Os relatos sobre os anos 50 — que prefaciam a abordagem sobre os chamados Anos Dourados — nos fazem mergulhar em reminiscências de cidadãos rio-pretenses comuns, de pessoas simples, que depois do jantar traziam as cadeiras para as calçadas ou iam fazer o “quilo” caminhando até o centro, para ouvir uma banda no coreto, comer pipoca na rua Bernardino de Campos, olhar os cartazes do Cine Rio Preto, desfrutar da frescura da fonte da praça.

A Catedral de São José é estampada logo na capa. Talvez uma provocação do autor para despertar saudade e sempre um comentário de insatisfação do leitor que não se conforma com a troca da arquitetura de inestimável valor histórico pela nova, de gosto duvidoso. A represa, cartão-postal de Rio Preto, é mostrada numa foto sugestiva também na capa. E a sobriedade da cidade surge em pano de fundo, na beleza inconteste do azul do céu prestes a dar lugar às estrelas, sempre ofuscadas pelos numerosos edifícios iluminados. Ainda na capa, Os Asteroides, em sua segunda fase, na boate do Rio Preto Automóvel Clube. Na quarta capa, comparece por duas vezes o símbolo evocativo da era do rádio — o microfone grandalhão, apelidado “jacaré” pelos profissionais do rádio.
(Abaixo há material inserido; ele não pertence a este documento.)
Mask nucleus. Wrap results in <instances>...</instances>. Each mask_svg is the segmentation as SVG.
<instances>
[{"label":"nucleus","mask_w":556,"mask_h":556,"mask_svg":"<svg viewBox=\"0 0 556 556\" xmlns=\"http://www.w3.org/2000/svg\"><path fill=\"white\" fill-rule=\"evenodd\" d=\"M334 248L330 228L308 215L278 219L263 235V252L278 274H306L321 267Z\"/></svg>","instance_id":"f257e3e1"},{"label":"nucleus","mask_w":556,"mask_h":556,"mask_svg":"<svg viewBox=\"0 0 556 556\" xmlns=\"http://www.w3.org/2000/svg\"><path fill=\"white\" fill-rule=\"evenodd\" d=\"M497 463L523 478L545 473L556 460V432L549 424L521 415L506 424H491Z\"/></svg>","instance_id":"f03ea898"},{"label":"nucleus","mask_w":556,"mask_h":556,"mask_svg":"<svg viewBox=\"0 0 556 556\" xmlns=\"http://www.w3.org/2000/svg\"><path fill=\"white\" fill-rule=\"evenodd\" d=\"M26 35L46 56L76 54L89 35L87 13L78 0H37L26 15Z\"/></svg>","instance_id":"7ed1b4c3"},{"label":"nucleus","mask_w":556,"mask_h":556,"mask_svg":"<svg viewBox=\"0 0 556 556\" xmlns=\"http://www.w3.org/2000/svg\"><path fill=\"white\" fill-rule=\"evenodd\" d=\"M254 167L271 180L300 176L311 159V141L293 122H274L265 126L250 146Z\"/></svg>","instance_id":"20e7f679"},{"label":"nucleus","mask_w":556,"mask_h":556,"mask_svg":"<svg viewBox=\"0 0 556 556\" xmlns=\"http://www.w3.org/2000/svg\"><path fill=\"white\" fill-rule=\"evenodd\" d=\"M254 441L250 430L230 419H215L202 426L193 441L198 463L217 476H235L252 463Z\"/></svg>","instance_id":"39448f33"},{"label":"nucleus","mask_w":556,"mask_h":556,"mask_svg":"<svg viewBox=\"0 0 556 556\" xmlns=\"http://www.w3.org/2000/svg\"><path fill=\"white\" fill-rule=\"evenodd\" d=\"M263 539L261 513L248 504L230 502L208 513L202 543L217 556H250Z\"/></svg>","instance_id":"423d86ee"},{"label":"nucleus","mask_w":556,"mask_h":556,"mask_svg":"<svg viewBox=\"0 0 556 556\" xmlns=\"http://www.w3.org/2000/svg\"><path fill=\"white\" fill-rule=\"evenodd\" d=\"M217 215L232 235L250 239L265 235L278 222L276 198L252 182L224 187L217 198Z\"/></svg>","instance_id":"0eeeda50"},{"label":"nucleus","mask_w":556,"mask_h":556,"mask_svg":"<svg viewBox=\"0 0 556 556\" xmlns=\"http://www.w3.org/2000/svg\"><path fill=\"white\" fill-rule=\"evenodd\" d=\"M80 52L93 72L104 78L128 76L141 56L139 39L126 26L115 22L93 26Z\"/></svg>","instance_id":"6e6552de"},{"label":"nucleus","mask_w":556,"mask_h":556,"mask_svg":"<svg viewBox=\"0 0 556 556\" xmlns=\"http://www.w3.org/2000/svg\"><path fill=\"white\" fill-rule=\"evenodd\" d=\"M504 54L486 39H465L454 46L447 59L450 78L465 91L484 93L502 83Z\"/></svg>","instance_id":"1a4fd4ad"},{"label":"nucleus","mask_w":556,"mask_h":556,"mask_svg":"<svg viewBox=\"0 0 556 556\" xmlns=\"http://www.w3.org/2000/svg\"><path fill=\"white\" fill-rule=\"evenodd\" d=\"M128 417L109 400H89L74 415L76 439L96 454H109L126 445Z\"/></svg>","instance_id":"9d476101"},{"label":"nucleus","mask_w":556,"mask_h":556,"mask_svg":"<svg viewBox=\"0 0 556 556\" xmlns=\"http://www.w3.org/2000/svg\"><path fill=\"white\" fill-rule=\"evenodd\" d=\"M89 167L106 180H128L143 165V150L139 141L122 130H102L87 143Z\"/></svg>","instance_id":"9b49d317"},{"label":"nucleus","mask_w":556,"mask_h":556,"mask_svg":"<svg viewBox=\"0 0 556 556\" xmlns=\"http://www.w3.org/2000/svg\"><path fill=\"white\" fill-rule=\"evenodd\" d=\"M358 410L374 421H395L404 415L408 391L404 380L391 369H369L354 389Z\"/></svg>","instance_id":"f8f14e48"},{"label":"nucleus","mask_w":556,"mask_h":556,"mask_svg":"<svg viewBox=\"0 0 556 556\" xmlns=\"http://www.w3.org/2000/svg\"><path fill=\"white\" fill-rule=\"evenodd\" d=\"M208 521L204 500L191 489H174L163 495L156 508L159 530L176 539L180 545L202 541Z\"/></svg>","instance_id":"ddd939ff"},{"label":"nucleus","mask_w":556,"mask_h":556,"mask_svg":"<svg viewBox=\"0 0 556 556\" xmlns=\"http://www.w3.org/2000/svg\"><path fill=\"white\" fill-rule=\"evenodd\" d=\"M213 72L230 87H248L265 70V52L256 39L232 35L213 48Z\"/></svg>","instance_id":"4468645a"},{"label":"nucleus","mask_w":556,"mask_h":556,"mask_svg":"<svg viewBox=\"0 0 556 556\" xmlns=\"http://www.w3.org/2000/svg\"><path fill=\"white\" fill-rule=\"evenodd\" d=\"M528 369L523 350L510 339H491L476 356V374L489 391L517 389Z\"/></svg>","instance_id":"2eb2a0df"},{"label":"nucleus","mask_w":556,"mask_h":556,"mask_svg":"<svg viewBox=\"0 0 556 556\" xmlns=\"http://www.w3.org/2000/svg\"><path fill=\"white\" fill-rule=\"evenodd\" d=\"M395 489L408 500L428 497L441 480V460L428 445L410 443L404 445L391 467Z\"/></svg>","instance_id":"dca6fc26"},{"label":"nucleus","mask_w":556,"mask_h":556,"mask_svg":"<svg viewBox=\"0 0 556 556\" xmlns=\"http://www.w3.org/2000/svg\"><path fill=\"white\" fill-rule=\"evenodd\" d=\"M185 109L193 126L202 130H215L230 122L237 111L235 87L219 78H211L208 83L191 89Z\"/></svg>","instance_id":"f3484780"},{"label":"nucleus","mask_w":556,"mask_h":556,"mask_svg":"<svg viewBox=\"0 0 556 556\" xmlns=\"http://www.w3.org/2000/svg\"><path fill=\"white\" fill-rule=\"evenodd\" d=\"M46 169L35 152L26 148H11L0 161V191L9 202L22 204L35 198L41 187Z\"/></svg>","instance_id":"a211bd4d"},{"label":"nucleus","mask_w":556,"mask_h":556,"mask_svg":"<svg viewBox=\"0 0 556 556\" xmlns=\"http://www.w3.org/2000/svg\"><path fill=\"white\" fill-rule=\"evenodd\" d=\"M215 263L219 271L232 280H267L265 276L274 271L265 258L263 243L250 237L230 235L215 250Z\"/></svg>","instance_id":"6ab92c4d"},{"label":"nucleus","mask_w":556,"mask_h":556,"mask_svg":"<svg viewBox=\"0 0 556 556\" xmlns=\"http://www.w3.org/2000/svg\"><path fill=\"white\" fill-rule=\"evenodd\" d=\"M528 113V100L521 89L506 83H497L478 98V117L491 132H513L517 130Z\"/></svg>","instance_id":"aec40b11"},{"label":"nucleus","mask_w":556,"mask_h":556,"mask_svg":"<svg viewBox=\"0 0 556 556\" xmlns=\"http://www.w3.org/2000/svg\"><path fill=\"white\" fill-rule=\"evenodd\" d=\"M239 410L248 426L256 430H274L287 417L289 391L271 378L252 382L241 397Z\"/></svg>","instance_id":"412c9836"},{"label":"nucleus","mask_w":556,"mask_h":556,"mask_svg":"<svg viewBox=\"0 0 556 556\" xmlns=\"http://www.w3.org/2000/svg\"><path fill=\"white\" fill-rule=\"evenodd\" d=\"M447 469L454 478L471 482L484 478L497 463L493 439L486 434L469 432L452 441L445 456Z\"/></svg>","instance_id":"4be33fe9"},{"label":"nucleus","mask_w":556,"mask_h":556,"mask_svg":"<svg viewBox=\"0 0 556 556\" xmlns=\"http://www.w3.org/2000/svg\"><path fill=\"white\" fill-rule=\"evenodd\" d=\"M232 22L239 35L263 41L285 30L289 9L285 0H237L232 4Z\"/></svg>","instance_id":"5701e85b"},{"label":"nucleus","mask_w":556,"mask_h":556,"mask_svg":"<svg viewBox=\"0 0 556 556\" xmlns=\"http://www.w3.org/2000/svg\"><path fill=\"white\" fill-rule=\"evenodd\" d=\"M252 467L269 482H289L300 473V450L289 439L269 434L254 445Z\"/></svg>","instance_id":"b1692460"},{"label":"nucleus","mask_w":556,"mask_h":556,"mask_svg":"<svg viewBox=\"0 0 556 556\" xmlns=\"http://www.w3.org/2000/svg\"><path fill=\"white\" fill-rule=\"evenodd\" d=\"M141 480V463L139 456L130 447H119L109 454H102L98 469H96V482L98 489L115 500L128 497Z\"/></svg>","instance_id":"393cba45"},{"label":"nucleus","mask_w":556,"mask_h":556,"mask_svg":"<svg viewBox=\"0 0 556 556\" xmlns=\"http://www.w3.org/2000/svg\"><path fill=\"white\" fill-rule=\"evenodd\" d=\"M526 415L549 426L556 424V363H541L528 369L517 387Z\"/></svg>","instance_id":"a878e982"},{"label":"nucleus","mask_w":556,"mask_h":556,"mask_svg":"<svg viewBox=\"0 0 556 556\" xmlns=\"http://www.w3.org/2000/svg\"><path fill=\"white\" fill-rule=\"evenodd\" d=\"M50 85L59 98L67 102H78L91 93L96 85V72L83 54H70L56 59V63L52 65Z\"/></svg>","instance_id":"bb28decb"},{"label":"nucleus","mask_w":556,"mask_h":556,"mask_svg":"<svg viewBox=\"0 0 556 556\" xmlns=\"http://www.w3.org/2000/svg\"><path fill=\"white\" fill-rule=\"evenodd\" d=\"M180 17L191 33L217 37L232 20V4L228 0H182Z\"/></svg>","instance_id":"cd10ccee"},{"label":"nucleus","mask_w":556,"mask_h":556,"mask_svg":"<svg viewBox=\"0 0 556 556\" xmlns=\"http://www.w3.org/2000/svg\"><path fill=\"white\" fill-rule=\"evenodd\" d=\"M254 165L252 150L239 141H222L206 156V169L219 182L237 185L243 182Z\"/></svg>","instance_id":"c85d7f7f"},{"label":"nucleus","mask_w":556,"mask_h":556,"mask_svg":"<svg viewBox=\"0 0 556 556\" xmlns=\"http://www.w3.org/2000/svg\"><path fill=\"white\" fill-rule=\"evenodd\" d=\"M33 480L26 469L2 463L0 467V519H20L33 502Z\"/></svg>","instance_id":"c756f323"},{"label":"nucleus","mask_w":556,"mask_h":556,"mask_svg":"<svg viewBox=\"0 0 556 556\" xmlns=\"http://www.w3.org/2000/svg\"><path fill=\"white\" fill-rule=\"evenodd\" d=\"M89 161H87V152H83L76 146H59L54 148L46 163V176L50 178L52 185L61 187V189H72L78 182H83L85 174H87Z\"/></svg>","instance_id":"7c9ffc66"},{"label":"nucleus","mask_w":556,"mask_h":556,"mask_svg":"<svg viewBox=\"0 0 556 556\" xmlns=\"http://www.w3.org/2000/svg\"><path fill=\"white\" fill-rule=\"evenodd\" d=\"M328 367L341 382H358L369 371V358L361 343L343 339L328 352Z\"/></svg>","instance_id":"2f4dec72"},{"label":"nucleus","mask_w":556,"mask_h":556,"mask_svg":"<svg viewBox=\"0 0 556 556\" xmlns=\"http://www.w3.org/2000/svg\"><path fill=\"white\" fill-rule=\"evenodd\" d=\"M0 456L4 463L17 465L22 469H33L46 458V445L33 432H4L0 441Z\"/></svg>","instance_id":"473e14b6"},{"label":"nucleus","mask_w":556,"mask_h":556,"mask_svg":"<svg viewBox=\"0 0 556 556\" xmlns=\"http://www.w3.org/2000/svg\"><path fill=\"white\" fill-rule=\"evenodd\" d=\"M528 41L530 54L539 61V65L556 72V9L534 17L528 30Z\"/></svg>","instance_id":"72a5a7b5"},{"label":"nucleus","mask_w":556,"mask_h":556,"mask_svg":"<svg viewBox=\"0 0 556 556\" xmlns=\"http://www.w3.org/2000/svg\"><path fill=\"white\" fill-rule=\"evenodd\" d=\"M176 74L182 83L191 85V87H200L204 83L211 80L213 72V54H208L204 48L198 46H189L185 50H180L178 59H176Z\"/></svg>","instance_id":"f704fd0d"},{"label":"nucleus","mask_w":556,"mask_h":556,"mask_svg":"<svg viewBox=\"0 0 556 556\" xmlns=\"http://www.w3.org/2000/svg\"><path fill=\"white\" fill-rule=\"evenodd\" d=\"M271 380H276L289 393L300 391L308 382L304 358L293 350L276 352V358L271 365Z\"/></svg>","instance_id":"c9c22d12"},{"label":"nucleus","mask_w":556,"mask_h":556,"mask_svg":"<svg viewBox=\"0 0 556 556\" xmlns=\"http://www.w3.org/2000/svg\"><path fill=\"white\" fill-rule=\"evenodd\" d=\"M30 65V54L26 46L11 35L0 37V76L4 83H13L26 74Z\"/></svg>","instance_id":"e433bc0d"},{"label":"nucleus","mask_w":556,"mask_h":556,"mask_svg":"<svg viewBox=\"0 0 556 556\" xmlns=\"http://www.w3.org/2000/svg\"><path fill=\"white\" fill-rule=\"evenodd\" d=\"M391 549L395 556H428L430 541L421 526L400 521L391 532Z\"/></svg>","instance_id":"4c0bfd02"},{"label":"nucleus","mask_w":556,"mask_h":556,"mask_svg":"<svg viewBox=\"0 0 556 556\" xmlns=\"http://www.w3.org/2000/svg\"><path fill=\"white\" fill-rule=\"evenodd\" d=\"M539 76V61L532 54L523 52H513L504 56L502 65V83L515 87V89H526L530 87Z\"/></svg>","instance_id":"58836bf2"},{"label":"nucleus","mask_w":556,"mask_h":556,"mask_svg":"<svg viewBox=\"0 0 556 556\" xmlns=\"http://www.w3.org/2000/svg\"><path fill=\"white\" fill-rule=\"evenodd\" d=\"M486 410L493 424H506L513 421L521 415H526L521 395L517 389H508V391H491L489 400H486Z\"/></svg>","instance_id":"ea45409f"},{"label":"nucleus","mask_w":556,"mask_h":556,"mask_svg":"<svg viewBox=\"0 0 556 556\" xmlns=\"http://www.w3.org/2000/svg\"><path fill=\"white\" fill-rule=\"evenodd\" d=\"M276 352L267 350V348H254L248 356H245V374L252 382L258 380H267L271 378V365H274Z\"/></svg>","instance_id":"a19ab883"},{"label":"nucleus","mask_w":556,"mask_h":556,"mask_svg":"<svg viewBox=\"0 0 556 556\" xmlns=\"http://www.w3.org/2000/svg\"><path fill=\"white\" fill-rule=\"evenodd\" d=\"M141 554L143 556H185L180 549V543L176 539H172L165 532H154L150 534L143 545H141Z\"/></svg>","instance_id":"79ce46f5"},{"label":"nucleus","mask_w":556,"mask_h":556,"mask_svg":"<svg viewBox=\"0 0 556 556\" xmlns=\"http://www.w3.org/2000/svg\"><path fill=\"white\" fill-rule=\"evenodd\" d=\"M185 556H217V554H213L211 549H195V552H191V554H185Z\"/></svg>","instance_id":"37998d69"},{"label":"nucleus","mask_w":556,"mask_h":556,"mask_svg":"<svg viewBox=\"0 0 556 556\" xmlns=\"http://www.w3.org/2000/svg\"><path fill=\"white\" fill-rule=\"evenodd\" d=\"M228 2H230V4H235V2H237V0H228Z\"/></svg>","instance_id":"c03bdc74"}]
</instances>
Se o humor que imprimi é refinado, não sei. Tentei. Pelo menos nas menções às gafes do rádio e às agruras por que passei, no que chamo de aventura literária. Assim, a narrativa por vezes é metalinguagem, numa obra que muitos classificam de jornalismo histórico.

Em meio às críticas que faço, nas afirmações que ensejam reflexão, nas dificuldades para edição, já me perguntei se o livro interessa só a rio-pretenses. Acho que não, já que traz passagens históricas que dizem do Brasil e do estado de São Paulo. Apesar da comunicação, na época, restringir-se às ondas do rádio, Rio Preto seguia os padrões da maioria das cidades brasileiras. Isso faz com que o assunto interesse a brasileiros em geral, no meu modo de ver.

Como um velho diário de adolescente se transformou, depois de 30 anos, num livro de 300 páginas, quase 500 notas de rodapé e mais de 100 ilustrações? Bem, acho que sou um asteroide metido a besta.